Pour m’assurer que Lucien n’était pas la victime d’une hallucination auditive ou d’une mauvaise plaisanterie, je pris l’autre récepteur. Il n’y avait pas de doute. Cette voix si douce, si caressante, était bien la voix affreusement nasillarde de Mathilde.

— Ma chère petite, mon adorée ! ne cessait de répéter Lucien.

— Mais écoute-moi donc, disait-elle. Oui, parfaitement, j’ai été sauvée par un marin qui m’avait hissé sur une épave. Je ne sais quel courant nous a entraînés jusque sur les côtes d’une île inconnue. J’ai fait la naïade pendant dix-huit heures. Je traîne à présent d’affreuses douleurs...

— Ma pauvre Mathilde.

— Et j’ai promis cinquante mille francs au marin.

— Combien ?... Cinquante mille francs ? Enfin, n’importe, je te retrouve... C’est le principal...

— Je te téléphone donc du Havre, où je viens de débarquer. J’ai un train dans dix minutes. J’arriverai tard, forcément. Fais en sorte que nous soyons seuls. Pas d’intrus ! Tu diras à Annette de faire pour ton dîner un bœuf aux carottes. Tu en découperas une bonne tranche pour mon souper, avec beaucoup de gelée.

— Oui, oui, ma pauvre Mathilde, ma petite chérie...

— Et surtout pas de traversin sur le lit. Tu sais que j’aime avoir la tête basse.

— Oui... oui...

L’appareil retentit d’un coup sec. Mathilde venait de reposer le récepteur.

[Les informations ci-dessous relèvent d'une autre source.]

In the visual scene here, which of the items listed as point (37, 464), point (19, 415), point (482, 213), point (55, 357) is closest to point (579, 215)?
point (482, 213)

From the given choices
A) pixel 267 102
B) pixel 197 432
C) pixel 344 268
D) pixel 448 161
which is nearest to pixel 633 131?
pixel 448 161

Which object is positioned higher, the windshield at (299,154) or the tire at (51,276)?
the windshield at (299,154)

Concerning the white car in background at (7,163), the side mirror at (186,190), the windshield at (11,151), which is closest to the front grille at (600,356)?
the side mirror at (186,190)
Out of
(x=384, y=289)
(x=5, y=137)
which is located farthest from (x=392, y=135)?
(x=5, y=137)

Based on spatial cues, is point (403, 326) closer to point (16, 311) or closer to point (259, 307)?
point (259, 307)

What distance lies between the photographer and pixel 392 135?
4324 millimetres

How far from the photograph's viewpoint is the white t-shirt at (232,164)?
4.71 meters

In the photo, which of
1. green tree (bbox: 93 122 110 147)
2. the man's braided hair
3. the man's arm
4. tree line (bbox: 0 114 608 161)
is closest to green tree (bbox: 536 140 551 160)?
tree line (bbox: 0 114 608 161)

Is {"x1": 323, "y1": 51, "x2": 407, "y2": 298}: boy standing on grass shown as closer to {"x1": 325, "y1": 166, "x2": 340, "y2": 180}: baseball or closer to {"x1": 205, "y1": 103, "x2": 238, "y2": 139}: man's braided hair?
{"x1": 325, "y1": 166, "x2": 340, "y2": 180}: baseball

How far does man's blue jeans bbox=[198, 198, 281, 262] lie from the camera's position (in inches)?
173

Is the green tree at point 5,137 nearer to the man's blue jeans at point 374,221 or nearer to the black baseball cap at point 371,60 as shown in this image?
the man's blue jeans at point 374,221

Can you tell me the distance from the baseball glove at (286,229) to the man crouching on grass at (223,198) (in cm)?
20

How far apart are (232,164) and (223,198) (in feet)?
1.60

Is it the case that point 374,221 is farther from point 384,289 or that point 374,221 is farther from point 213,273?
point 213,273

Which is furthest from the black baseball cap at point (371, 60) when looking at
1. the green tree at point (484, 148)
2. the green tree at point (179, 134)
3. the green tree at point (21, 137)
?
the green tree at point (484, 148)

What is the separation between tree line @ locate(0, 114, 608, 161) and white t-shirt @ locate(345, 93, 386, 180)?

J’observai Lucien. Les bras levés vers le plafond, comme autrefois, il marchait d’un pas saccadé. Son visage reflétait une expression curieuse, qui trahissait plus de frayeur que de joie.

— Crois-tu... crois-tu ! me disait-il. C’est inouï. C’est absolument incroyable !

— Mais tu es d’une pâleur mortelle ! observai-je. Tu trembles comme si on t’avait transporté au pôle nord !

— Si je tremble, c’est de joie répondit-il les dents serrées.

Or, en affirmant cela, il se laissa tomber sur un siège.

— Oui, la joie me déborde. Et en même temps, avoua-t-il, je me sens horriblement impressionné par cette... cette résurrection... Je me trouve dans le même état que... que, lorsque j’ai appris sa mort !

— Ça se comprend un peu, voyons. Tu as beau frémir de bonheur. C’est tout de même un nouveau bouleversement de ta vie, de tes habitudes.

— Et je t’assure que des choses pareilles, ça vous secoue, ça vous use ! Enfin, voyons, du sang-froid, et tachons de mettre un peu d’ordre dans nos idées. Elle a bien dit, n’est-ce-pas, qu’elle prendrait le train de dix-sept heures quarante-cinq ?

Il sonna et se fit apporter un indicateur. Il s’embrouilla, tourna dix fois les mêmes pages, en déchira quelques-unes, tapa du pied, jura. Je vins à son aide et calculai que Mathilde arriverait en gare à minuit trente.

— Tu dîneras avec moi, me dit-il.

— A propos, Mathilde n’a-t-elle pas demandé qu’on fasse, en vue de son souper, du bœuf aux carottes ? C’est que tu n’aimes pas beaucoup ça, moi non plus, du reste.

— Que veux-tu ?

— Nous pourrons toujours faire notre partie de jacquet. la dernière, sans doute.

Cette réflexion l’agita tout spécialement. Il se leva, se dirigea vers la fenêtre, dont il souleva le rideau. Et hors de lui :

— Sacré nom de nom ! hurla-t-il, voilà qu’il pleut à torrents. Et moi qui n’ai plus que le break pour aller la chercher. Eh bien, vrai, il ne manquait plus que ça, maintenant ! Ah ! là là, mon pauvre ami, qu’est-ce que je vais prendre !

Victor Cyril Victor Cyril Victor Cyril (1872-1925) ne semble pas avoir été très prolifique sous ce nom puisque la BNF ne lui attribue que trois références sous ce nom.

Mais Victor Édouard Désiré Berger (Journaliste à « Clarté » -1919) fut l’auteur, avec son frère Eugène Berger, de romans publiés sous le pseudonyme collectif de Cyril-Berger.